** Begin **

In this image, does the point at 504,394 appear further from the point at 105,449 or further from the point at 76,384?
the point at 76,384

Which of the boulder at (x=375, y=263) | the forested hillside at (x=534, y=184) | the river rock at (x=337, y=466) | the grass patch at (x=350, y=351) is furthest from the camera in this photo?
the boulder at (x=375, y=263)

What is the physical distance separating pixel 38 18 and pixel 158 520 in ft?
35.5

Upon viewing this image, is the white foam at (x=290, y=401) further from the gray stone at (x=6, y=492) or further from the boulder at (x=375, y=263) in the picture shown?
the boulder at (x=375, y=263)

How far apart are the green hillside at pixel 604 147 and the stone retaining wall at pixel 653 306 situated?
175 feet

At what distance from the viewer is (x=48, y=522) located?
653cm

** End **
** Begin **

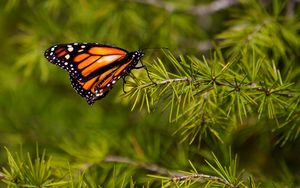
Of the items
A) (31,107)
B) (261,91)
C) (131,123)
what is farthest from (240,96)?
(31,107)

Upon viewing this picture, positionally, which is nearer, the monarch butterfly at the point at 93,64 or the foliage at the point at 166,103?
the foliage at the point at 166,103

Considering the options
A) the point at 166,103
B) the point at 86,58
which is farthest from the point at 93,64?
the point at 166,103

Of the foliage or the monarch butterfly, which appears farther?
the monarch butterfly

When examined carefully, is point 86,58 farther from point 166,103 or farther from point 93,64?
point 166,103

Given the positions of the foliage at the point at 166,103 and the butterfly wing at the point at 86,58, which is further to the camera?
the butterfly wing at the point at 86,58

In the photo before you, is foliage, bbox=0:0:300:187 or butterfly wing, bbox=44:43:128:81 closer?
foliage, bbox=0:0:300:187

** End **

Locate every line in the material above that contains the string "bbox", and copy each such line.

Answer to this task >>
In the photo before you, is foliage, bbox=0:0:300:187 or butterfly wing, bbox=44:43:128:81 closer?
foliage, bbox=0:0:300:187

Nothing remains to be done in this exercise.